Last time I wrote it was 87, now I will talk about 27. I woke up at 3 am Monday, went downstairs and checked the remote thermometer readout – 27 degrees. Burr. I went back to bed and I laid there wondering how the tomatoes were doing in the Colossal. (Our hoophouse with heat and with plastic). Had the side walls closed when they were supposed to? Was the heater kicking in? Was there enough LP in the tank? After 10 minutes of wondering all of this I figured there was only one way to know. So out I went in my fleece nighty and winter shearling boots. Lucky it was 3:30 am and all of the neighbors were sleeping. The side walls on the Colossal were closed, the heat had just kicked on and it was a cozy 39 degrees in there. I checked the LP tank, 40% full. The tomatoes were happy so therefore so was I. Next stop, the greenhouse. The heat was running and the transplants were cozy at 50 degrees. Next the hoophouse, I didn’t walk down there because I had put a double layer of row cover over the salad mix and was thankful I had. I stood in the yard and looked up at the full moon. It was so bright I could see my shadow. There were stars in the sky and no wind. Total beauty. The dog was sleeping in the yard wondering why I was out prowling. I told her because it was so beautiful out and then I went back to bed.

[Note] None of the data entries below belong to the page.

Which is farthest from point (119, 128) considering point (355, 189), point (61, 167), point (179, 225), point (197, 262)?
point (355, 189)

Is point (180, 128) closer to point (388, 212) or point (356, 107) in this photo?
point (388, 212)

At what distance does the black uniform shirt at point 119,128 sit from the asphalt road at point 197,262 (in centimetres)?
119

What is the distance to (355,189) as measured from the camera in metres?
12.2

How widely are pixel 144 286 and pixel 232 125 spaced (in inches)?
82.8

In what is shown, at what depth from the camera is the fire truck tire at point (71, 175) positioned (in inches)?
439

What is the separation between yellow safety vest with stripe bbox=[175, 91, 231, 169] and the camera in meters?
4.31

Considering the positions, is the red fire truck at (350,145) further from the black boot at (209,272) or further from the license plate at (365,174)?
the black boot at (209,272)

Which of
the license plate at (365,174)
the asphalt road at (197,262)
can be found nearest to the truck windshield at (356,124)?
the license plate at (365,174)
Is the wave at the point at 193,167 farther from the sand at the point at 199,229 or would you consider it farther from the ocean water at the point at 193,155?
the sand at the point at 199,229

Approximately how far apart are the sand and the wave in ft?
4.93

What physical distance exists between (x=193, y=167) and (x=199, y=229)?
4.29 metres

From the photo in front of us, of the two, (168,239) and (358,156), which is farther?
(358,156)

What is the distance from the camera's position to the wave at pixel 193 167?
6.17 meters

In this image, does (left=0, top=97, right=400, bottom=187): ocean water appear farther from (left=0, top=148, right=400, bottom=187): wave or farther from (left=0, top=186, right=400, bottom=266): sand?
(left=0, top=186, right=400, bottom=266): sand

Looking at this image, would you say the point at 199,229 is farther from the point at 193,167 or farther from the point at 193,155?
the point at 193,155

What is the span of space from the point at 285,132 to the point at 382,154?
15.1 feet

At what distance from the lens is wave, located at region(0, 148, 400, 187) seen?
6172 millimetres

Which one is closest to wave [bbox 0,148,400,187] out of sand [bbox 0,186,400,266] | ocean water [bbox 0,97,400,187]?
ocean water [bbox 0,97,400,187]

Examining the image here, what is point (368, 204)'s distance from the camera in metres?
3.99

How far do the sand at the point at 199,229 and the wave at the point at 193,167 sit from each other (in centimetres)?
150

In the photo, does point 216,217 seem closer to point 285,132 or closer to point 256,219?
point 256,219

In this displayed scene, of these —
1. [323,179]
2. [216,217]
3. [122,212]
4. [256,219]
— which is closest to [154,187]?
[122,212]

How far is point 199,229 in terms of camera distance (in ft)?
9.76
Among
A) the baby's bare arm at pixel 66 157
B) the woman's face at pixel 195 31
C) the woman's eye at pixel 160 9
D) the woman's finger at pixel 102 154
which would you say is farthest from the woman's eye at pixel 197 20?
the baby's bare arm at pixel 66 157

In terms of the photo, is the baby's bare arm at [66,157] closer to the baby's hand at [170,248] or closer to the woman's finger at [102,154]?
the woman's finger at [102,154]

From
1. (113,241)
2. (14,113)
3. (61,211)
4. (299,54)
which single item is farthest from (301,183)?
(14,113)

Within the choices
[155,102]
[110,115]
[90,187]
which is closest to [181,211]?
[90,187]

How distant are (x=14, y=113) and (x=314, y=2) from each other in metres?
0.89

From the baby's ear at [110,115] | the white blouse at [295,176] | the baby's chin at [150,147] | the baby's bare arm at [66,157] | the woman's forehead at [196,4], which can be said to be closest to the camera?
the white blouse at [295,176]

Salad mix - warm and frost-free under row cover in the hoophouse

Monday morning, 6am.  Still 27 degrees.  What month is this anyway?  We waited until 9:00 to harvest the spinach, because at 7:30 it was frozen.  As I drove to our field across the valley at 7:15, the marsh grasses glistened with ice.  All I could do was admire their glowing beauty.  It’s not often I get to see cat tails and marsh marigolds coated in ice.  The day warmed up beautifully.

The serene beauty of the farm on a perfect spring day

Wednesday – Transplanting corn, Brussels sprouts, broccoli and lettuce.  It was a grey, windless, misty day.  Absolutely perfect for transplanting!!  Truly.   We judge a nice day by how the vegetables will like it.  Vegetable transplants hate hot, sunny windy days.  It stresses them out, therefore stresses us out.  Even though transplants get water sprayed on them as they are being transplanted, we often have to irrigate transplants that have the misfortune of being transplanted on a day that is perfect beach weather.  So a nice, cloudy day is absolutely perfect. 

Who’s transplanting sweet corn? It looks like Eric has a helper, Nasta the dog.

 

“Move over Deb, I want to plant my sweet corn”

 

Shanna the dog thinks the water is coming out of the transplanter just for her. It’s really coming out for the corn transplants, but she didn’t believe us.